Dans son essai, Claude Lapointe donne un aperçu de l'art d'André Brassard. Il expose, d'une façon claire, avec des exemples à l'appui, la conception que se fait Brassard du rôle du metteur en scène, les buts qu'il vise, ses rapports avec les acteurs, ses méthodes de travail. On souhaiterait, toutefois, voir un plus grand nombre de photos (il n'y en a que huit à la fin du volume) dans un ouvrage sur la mise en scène et on souhaiterait les voir placées de façon à illustrer ce qu'avance l'auteur.

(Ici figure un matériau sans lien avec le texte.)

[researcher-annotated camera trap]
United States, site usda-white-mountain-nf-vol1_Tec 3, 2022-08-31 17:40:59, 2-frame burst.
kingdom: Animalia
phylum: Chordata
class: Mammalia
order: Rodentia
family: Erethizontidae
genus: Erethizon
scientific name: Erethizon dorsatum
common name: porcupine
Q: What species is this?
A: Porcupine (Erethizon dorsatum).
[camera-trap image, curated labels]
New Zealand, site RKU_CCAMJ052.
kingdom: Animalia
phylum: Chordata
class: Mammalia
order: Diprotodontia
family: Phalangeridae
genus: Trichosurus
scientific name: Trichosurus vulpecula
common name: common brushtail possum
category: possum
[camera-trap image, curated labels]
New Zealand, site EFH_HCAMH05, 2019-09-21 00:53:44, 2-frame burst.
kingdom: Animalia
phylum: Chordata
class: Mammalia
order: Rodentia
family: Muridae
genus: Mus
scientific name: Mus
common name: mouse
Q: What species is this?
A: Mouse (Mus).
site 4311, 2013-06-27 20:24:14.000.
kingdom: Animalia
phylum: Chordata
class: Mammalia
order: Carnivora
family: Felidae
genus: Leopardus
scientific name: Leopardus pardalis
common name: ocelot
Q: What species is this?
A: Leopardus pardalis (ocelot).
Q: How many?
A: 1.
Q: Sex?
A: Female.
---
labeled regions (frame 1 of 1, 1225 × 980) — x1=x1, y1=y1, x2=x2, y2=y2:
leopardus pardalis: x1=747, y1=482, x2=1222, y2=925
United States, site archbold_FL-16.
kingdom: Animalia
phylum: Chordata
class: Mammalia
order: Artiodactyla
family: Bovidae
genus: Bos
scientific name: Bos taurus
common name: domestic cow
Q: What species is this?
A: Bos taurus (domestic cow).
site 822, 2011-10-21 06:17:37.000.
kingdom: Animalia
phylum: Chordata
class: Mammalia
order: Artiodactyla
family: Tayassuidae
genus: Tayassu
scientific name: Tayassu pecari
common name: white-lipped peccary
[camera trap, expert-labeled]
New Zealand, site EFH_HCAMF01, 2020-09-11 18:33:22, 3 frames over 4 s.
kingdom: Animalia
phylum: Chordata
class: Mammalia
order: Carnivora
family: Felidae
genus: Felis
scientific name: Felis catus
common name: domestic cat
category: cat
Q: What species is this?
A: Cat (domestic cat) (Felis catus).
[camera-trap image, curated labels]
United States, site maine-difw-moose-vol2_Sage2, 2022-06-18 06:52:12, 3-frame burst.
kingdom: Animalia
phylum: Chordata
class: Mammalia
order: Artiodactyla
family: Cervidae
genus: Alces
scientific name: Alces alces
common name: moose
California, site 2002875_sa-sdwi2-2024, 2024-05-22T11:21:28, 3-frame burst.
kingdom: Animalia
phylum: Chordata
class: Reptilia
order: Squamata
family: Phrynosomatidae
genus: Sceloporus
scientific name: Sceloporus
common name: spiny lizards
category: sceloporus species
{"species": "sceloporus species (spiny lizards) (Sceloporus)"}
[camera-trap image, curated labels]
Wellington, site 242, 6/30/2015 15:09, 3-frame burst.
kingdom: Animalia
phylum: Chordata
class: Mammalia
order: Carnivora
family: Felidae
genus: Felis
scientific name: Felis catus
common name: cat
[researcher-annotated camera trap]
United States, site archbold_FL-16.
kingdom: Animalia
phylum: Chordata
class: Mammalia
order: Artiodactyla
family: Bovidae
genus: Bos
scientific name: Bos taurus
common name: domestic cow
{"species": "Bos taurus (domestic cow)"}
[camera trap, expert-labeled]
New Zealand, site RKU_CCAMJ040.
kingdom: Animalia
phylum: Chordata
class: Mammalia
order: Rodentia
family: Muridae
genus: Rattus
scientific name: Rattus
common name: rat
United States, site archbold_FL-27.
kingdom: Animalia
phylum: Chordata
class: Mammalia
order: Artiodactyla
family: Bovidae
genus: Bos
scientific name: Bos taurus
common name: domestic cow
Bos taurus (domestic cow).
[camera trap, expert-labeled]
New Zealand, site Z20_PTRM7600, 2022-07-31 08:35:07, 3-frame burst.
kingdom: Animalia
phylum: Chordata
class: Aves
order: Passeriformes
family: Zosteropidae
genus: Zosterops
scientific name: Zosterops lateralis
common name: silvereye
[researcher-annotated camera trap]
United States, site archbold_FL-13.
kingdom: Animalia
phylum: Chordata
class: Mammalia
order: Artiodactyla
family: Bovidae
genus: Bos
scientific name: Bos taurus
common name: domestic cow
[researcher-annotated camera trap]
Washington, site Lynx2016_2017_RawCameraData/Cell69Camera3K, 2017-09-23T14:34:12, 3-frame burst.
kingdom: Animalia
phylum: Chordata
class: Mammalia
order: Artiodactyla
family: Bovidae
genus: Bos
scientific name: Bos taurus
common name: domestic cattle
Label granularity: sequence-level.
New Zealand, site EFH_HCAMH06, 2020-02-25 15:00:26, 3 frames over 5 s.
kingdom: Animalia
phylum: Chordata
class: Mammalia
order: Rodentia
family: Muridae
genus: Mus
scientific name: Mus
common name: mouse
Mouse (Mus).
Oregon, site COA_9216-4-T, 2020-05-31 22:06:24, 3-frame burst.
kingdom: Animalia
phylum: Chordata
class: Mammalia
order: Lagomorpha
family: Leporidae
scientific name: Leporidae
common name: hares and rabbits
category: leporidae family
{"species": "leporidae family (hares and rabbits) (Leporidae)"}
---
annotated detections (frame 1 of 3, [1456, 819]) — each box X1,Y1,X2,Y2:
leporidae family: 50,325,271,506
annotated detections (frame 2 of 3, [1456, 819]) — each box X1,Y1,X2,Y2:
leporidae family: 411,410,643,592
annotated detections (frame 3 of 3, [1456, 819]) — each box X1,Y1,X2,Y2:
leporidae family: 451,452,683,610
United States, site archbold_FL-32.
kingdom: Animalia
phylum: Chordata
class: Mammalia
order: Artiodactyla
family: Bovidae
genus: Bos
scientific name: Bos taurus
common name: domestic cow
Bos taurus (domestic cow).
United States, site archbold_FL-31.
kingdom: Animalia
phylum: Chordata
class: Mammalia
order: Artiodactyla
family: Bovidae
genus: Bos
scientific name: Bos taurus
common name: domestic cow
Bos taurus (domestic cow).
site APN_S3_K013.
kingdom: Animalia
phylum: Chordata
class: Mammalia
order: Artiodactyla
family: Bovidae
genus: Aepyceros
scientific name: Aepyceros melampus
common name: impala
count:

Mais les pages les plus passionnantes sont celles où parle Brassard. Paul Lefebvre a su lui poser des questions pertinentes auxquelles Brassard, qui possède un merveilleux don de l'image, répond avec abondance. Il parle avec une éloquente clarté du sujet qui le passionne. De ses commentaires, il ressort que ce metteur en scène génial est, au fond, profondément modeste: « Etre à l'écoute » est une expression qui revient souvent dans ses remarques. Brassard est « à l'écoute » de l'auteur, « à l'écoute » des acteurs, « à l'écoute de ce qui naît ». Bien sûr, il possède un grand talent, mais sa modestie, son « désir » de faire mieux, son respect du théâtre et de ceux qui s'y consacrent ont contribué à sa réussite.